In 1916, in the middle of the First World War, the Cologne-based company Grün & Bilfinger began construction on the Erpel side of the Rhine, digging a 383-meter-long tunnel through the rock of the Erpeler Ley formation. The bridge was finished in 1918, and after 1926, it was used for diverted freight trains and a few passenger trains on the weekends.
But it became both important and famous at the end of World War II because if gave the Allied troops a strategic advantage. In the autumn of 1944, when the Allied air forces bombed all the Rhine bridges to prevent the supply of German forces, the Ludendorff Bridge took hits too, but it was always repaired and kept is use.

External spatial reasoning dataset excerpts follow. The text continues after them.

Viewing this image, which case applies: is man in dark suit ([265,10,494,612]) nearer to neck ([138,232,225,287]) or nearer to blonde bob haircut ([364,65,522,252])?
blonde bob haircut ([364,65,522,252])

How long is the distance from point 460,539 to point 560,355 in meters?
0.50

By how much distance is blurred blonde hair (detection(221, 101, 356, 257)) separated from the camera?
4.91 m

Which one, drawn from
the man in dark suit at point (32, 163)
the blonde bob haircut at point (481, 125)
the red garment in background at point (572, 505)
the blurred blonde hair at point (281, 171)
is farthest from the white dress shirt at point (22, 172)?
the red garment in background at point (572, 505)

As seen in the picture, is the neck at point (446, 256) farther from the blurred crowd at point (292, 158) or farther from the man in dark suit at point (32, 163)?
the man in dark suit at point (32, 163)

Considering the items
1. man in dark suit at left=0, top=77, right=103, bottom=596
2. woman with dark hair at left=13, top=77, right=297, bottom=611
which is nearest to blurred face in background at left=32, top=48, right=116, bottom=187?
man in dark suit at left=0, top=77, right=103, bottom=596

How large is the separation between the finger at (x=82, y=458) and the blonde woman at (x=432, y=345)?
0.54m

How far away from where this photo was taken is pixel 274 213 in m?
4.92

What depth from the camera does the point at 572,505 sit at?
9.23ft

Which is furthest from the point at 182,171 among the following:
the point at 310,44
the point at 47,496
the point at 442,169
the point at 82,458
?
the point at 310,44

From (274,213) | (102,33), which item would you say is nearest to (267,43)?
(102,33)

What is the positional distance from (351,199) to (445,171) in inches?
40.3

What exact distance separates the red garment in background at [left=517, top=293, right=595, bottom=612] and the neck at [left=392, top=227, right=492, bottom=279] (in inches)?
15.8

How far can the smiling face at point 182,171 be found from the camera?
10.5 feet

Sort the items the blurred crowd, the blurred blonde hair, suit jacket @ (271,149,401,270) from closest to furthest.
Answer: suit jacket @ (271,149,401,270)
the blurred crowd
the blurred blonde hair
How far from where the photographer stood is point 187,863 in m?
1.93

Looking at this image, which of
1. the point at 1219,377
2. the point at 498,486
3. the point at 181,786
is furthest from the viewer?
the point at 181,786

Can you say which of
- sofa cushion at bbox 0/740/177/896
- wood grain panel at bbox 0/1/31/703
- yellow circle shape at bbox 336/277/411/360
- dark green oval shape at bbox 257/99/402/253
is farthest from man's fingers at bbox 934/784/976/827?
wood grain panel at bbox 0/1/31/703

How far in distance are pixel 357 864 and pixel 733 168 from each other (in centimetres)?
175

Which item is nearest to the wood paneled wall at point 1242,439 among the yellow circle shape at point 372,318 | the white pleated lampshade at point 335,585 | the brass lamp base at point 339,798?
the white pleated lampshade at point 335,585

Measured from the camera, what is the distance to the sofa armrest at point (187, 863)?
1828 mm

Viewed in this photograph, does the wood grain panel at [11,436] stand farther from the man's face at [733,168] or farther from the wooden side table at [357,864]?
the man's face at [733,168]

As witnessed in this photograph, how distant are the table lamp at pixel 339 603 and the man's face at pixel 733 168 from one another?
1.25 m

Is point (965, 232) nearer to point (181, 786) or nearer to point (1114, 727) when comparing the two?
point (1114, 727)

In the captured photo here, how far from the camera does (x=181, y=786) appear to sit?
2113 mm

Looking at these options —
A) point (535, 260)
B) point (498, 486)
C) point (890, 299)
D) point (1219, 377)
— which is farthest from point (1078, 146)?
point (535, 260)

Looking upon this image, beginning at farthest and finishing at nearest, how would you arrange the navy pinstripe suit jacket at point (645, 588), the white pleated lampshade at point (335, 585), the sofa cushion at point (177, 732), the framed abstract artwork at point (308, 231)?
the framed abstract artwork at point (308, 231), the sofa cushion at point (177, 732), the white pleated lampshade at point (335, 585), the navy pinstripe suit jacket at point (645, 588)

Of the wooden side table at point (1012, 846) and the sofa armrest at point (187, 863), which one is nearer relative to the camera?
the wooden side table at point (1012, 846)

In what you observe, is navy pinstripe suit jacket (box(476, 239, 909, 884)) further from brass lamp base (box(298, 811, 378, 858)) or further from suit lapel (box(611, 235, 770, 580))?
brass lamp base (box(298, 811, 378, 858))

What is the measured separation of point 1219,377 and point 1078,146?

Allied troops could reach the other side of the Rhine via the Remagen bridge
On March 7, Lieutenant Karl-Heinz Timmermann pushed forward with the 9th US Armored Division to Remagen and the bridge so Allied troops could reach the other side of the Rhine. "The bridge is worth its weight in gold," said General Eisenhower. Desperate German attempts to destroy the bridge with artillery fire, V 2 rockets, army swimmers and air strikes failed. Because the German troops were not able to destroy the bridge to prevent it from being used by the Allied troops, a tribunal sentenced five Wehrmacht officers to death and had four shot dead. One was already a prisoner of war with the Allied troops.
On March 17, the damaged bridge crashed into the river, killing 32 US soldiers. Before that, however, the Allies were able to transport 18 regiments across the Remagen bridge. The capture of the bridge by the US Army is said to have shortened the war by weeks. Remagen city archivist Kurt Kleemann is not alone in his assumption that this may even have prevented Germany from dropping nuclear bombs.
The Peace Museum Bridge of Remagen is open to visitors until the end of October every day from 10am until 6pm, and from the end of October until November 15 every day from 10am to 5pm. Admission is 3.50 euros (some qualify for reduced rate of 1 euro). Translator note: The movie “The Bridge at Remagen” was released in 1969, based on the 1957 book by Kenneth William Hechler under the same title. From Bonn, Remagen is a scenic 20 to 30 minute drive along the Rhine in the direction of Koblenz.